[STUDY TEXT]

'''

Enabling Speed, and Agility for Enterprise AI
Today, the complexity of rolling out trained AI models into an actual application is slowing down time to market. One estimate put training the Llama 2 -70B model from scratch at 1.7 Million GPU hours. That would take a single NVIDIA H100 GPU 194 years to complete model training, or a 1000 node GPU cluster about 2.3 months. Then it takes another 4 to 6 months for an enterprise to incorporate that model into their application. So actual enterprise adoption of AI will hinge just as much on the ability to incorporate AI models, trained on proprietary datasets securely and safely, into applications – and that means CI/CD.
A popular example of this is in healthcare. A drug manufacturer could bring any open-source foundation model they prefer in-house and train it on their proprietary data set. The resulting custom AI model, delivered as a NIM, can then be deployed to whatever infrastructure makes the most sense—on-prem or in whatever cloud the organization prefers. The examples here could apply across almost any industry, including automotive, electronic design, retail, and warehouses.
This is where the containerized approach in NIMs could be really valuable for enterprises looking to incorporate fully-trained models into their applications. It’ll also likely enable a decentralized development model where a focused foundation AI team can focus on building and training next-generation models using the company’s proprietary data and internal algorithms. Separately, application teams would be able to pull the latest, fully validated, vetted, and approved models and incorporate them directly into their development pipeline. This model should take the many months of AI training cycles that are common today and shrink that window to days or even hours.
Flexible Deployment Models Requires Flexible Data
The implications of AI model containerization via NIMs extend to the cloud providers themselves. You can deploy your NIMs anywhere you want – to your data center or any DGX Cloud – and there is now a long list of cloud providers that offer or plan to support DGX, including all the major cloud providers and many of the newly minted GPU cloud providers like Applied Digital and Yotta. So the availability of DXG to enterprises in any deployment model, along with the flexibility enabled by NIMs, gives enterprises a level of flexibility and control they did not previously have.

'''

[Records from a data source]
'''

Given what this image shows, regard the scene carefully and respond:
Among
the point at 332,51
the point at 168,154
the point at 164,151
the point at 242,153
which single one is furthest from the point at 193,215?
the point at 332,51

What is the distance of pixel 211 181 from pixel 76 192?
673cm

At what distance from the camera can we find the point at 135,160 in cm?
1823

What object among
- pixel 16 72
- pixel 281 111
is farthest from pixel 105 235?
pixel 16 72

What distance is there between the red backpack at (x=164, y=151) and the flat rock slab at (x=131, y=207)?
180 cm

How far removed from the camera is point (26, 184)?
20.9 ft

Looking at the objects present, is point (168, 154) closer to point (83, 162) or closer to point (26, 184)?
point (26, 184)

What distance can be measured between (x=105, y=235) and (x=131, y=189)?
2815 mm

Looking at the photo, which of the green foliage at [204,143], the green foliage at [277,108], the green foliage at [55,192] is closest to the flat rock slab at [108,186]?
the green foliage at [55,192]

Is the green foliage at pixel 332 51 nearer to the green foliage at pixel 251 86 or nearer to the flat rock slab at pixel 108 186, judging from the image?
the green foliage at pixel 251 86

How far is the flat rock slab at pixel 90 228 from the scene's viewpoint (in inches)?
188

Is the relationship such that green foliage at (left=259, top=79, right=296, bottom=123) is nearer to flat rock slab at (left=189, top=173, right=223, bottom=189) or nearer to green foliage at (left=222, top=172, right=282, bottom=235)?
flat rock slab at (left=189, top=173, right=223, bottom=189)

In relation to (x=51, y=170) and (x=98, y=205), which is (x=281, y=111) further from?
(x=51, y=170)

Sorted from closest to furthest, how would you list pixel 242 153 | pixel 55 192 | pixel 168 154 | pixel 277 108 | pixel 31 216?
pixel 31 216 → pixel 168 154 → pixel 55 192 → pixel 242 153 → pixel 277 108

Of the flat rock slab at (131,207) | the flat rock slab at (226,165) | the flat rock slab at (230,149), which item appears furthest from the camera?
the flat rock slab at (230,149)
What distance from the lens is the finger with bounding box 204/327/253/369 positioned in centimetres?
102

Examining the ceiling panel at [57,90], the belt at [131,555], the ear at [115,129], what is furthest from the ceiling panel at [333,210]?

'''

[WORK TASK]
Reproduce the portion of the passage on enterprise AI between "Flexible Deployment Models" and "not previously have.", inclusive. The listing above is separate material with no connection to the passage on enterprise AI.

[FINISHED EXERCISE]
Flexible Deployment Models Requires Flexible Data
The implications of AI model containerization via NIMs extend to the cloud providers themselves. You can deploy your NIMs anywhere you want – to your data center or any DGX Cloud – and there is now a long list of cloud providers that offer or plan to support DGX, including all the major cloud providers and many of the newly minted GPU cloud providers like Applied Digital and Yotta. So the availability of DXG to enterprises in any deployment model, along with the flexibility enabled by NIMs, gives enterprises a level of flexibility and control they did not previously have.